#### What you need to do
A – Answer these questions using the system.replicas guide:
(i) What does is_readonly = 1 usually indicate?
(ii) About how many columns does SELECT * FROM system.replicas return per replicated table?
(iii) What kind of engine always appears in the engine column?
B – Name every column that the system.replicas guide gives as one of the most critical columns.
C – Resume the system.replicas guide after its last sentence, in the same style.

#### Text to read
--- start ---
What is system.replicas in ClickHouse?

system.replicas is a ClickHouse system table that exposes the replication status of every ReplicatedMergeTree table. It shows replication lag, queue depth, ZooKeeper coordination status, and leader election state for each replicated table on the current node.

What are the most important columns in system.replicas?

The most critical columns are: absolute_delay (replication lag in seconds), queue_size (pending replication operations), is_readonly (replica health), log_pointer vs log_max_index (log position gap), and active_replicas vs total_replicas (cluster availability).

How do I check if all ClickHouse replicas are in sync?

Query system.replicas and compare log_pointer values across replicas. Also verify absolute_delay is 0, queue_size is 0, and active_replicas equals total_replicas. For deeper consistency verification, compare part counts across replicas.

What does is_readonly mean in system.replicas?

is_readonly = 1 means the replica cannot process writes or replication operations. This usually indicates a lost ZooKeeper session. The replica will serve stale read queries but cannot receive new data until the ZooKeeper connection is restored.

The Complete Guide to system.replicas: What Every Column Actually Means

system.replicas is the single most important system table for ClickHouse operations. Every replicated table on every node has a row in this table. It tells you whether replication is healthy, whether the replica is falling behind, and whether ZooKeeper coordination is working. The official docs list what each column is. This guide explains what each column means operationally — and which ones actually matter.

The Table at a Glance

SELECT * FROM system.replicas FORMAT Vertical;

This returns 30+ columns per replicated table. Most teams monitor 2-3 of them. The rest contain operational intelligence that prevents incidents — if you know how to read them.

Column-by-Column Reference

Identity Columns

`database` / `table`

The replicated table this row describes. Every ReplicatedMergeTree table gets one row per node.

`engine`

Always a Replicated variant: ReplicatedMergeTree, ReplicatedReplacingMergeTree, etc. If you don't see a table here, it's not replicated — and has no replication health to monitor.
--- end ---
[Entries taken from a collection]
--- start ---
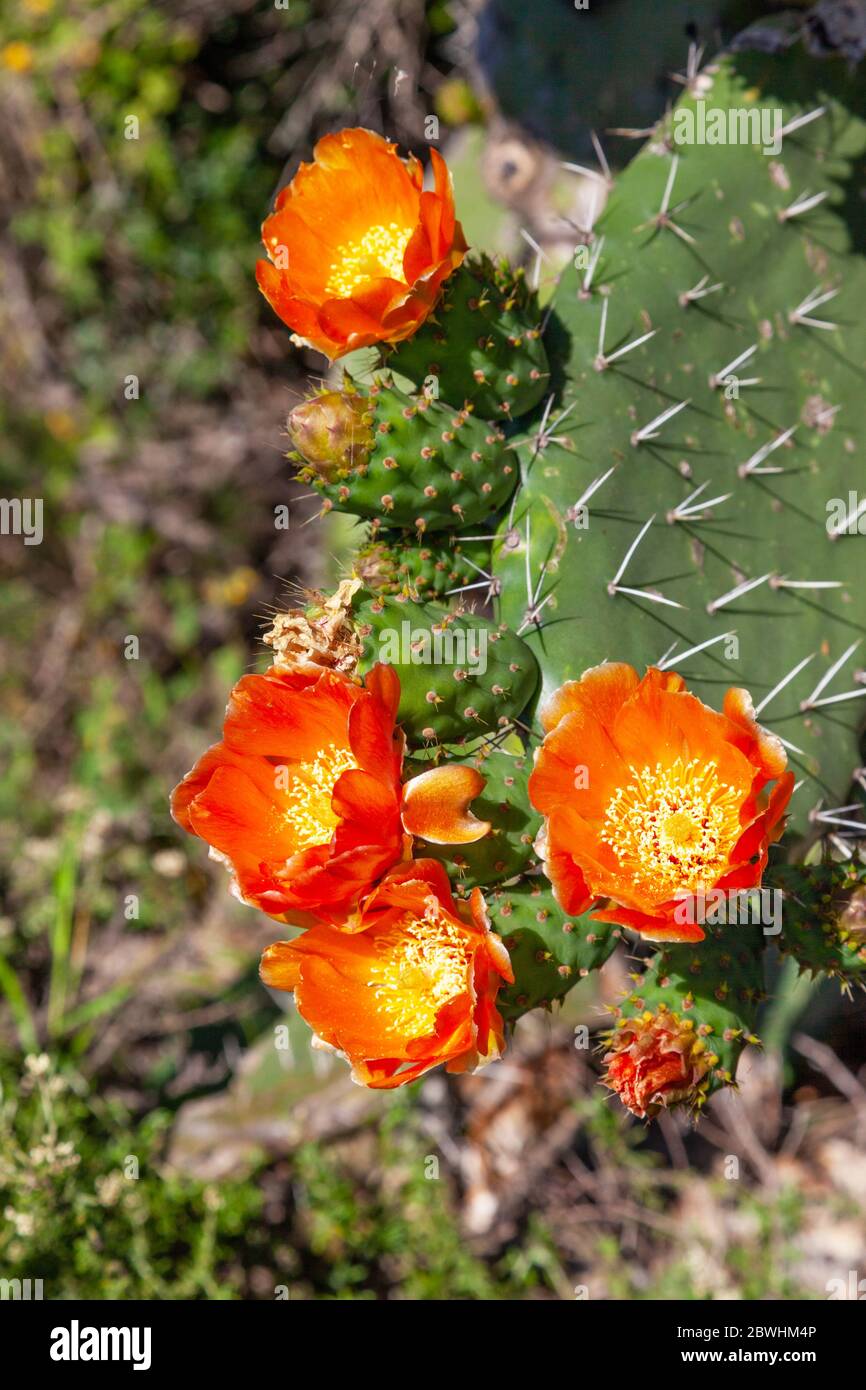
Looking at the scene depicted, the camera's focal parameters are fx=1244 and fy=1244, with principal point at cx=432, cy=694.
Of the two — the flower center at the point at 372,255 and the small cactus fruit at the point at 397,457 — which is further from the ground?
the flower center at the point at 372,255

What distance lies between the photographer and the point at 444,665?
150 centimetres

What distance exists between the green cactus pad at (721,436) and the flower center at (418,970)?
1.26 feet

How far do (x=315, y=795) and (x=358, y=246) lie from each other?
2.45 feet

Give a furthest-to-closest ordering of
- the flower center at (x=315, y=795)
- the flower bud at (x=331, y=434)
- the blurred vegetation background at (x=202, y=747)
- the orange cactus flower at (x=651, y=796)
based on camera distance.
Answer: the blurred vegetation background at (x=202, y=747) → the flower bud at (x=331, y=434) → the flower center at (x=315, y=795) → the orange cactus flower at (x=651, y=796)

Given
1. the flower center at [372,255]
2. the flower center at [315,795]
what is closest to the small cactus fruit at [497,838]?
the flower center at [315,795]

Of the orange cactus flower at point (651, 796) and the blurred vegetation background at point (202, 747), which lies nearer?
the orange cactus flower at point (651, 796)

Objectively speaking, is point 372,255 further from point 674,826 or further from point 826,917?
point 826,917

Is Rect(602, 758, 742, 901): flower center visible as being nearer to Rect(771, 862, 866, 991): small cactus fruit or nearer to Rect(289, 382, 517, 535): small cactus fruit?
Rect(771, 862, 866, 991): small cactus fruit

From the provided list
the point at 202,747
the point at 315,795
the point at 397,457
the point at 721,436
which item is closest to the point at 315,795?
the point at 315,795

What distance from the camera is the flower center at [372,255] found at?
5.36 ft

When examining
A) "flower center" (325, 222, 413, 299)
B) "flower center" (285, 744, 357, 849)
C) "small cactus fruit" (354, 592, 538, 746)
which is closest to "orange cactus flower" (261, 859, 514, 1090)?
"flower center" (285, 744, 357, 849)

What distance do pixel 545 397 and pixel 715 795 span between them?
0.68 m

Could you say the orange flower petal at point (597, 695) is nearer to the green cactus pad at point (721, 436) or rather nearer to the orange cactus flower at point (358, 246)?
the green cactus pad at point (721, 436)

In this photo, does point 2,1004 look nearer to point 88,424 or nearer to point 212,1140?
point 212,1140
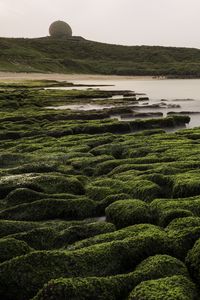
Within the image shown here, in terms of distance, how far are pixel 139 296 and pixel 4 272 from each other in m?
2.09

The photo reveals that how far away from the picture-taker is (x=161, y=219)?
380 inches

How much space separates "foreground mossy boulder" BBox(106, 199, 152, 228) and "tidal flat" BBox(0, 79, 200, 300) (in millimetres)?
23

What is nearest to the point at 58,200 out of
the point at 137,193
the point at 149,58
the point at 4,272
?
the point at 137,193

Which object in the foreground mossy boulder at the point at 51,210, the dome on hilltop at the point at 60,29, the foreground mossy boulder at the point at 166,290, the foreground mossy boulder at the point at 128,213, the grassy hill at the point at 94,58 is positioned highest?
the dome on hilltop at the point at 60,29

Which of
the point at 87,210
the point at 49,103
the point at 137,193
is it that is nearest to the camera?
the point at 87,210

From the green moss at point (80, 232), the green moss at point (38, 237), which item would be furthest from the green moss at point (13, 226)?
the green moss at point (80, 232)

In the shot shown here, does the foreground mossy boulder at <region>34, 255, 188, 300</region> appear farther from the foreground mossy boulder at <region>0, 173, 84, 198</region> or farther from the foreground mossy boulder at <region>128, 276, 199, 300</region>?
the foreground mossy boulder at <region>0, 173, 84, 198</region>

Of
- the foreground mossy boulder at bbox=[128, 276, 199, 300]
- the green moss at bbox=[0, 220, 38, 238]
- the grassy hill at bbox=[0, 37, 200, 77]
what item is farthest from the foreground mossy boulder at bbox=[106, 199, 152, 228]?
the grassy hill at bbox=[0, 37, 200, 77]

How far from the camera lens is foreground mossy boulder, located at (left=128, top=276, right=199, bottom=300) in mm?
6184

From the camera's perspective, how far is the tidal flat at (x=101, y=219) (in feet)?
22.2

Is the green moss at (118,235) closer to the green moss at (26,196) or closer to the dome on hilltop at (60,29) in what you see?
the green moss at (26,196)

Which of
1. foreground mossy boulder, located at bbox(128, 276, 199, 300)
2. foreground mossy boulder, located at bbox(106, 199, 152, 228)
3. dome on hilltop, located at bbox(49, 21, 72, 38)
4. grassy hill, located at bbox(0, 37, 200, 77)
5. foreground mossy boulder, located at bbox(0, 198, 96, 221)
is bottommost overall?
foreground mossy boulder, located at bbox(0, 198, 96, 221)

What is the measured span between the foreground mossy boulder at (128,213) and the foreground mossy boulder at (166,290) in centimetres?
307

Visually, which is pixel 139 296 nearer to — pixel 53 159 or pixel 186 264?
pixel 186 264
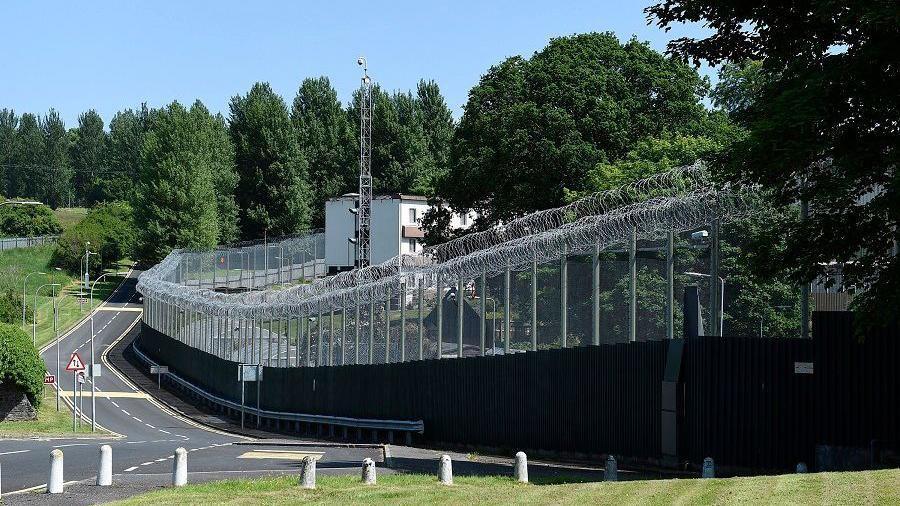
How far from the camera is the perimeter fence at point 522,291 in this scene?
1144 inches

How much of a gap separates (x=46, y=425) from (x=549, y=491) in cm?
--- end ---
#### Task answers
A –
(i) A lost ZooKeeper session.
(ii) 30+ columns.
(iii) A Replicated variant, such as ReplicatedMergeTree or ReplicatedReplacingMergeTree.

B – absolute_delay, queue_size, is_readonly, log_pointer, log_max_index, active_replicas, total_replicas

C –
`replica_name`

The unique name of this replica, typically set in the table DDL or derived from {replica} macros in the ClickHouse config. If two nodes accidentally share the same replica_name, replication silently breaks. Check for duplicates:

SELECT database, table, replica_name, count() AS cnt
FROM system.replicas
GROUP BY database, table, replica_name
HAVING cnt > 1;

This should always return zero rows.

`replica_path` / `zookeeper_path`

The ZooKeeper path where this table's replication metadata lives. Essential for debugging — you can inspect ZooKeeper state directly:

SELECT name, value, ctime
FROM system.zookeeper
WHERE path = '/clickhouse/tables/01/events/replicas';

For ZooKeeper health monitoring, see the ZooKeeper dependency guide.

The Columns That Matter Most

`is_leader`

What it is: Whether this replica is the current leader for merge scheduling.

What it means operationally: The leader decides which parts to merge and when. In a healthy two-replica setup, one replica is the leader. If no replica is the leader (is_leader = 0 on all replicas for a table), merges stop. Parts accumulate. Eventually you hit "too many parts" errors.

-- Tables with no leader — merges are not happening
SELECT database, table
FROM system.replicas
GROUP BY database, table
HAVING sum(is_leader) = 0;

Alert threshold: Any table with no leader is a critical issue.

`is_readonly`

What it is: Whether the replica is in read-only mode.

What it means operationally: A read-only replica has lost its ZooKeeper session or encountered a critical error. It will serve stale data for reads but cannot process writes, replication, or merges. This is one of the most dangerous states because the replica looks "up" to load balancers but is actually frozen in time.

-- Read-only replicas — serving stale data
SELECT database, table, replica_name, absolute_delay
FROM system.replicas
WHERE is_readonly = 1;

Alert threshold: Any is_readonly = 1 requires immediate investigation. See the PULSE Check pre-upgrade guide for how this affects upgrades.

`absolute_delay`

What it is: The time difference (in seconds) between the latest replication log entry and the last entry this replica processed.

What it means operationally: This is the metric everyone monitors — and it lies. absolute_delay = 0 means the replica has processed all log entries, but it does NOT mean the replica has all the data. A failed part fetch advances the log pointer without delivering data. For the full story on why this metric is insufficient, see Your Replicas Are Lying.

SELECT database, table, replica_name, absolute_delay
FROM system.replicas
WHERE absolute_delay > 30
ORDER BY absolute_delay DESC;

Alert thresholds:

Green: < 30 seconds
Warning: 30–300 seconds
Critical: > 300 seconds

For detailed replication lag debugging, see the replication lag guide.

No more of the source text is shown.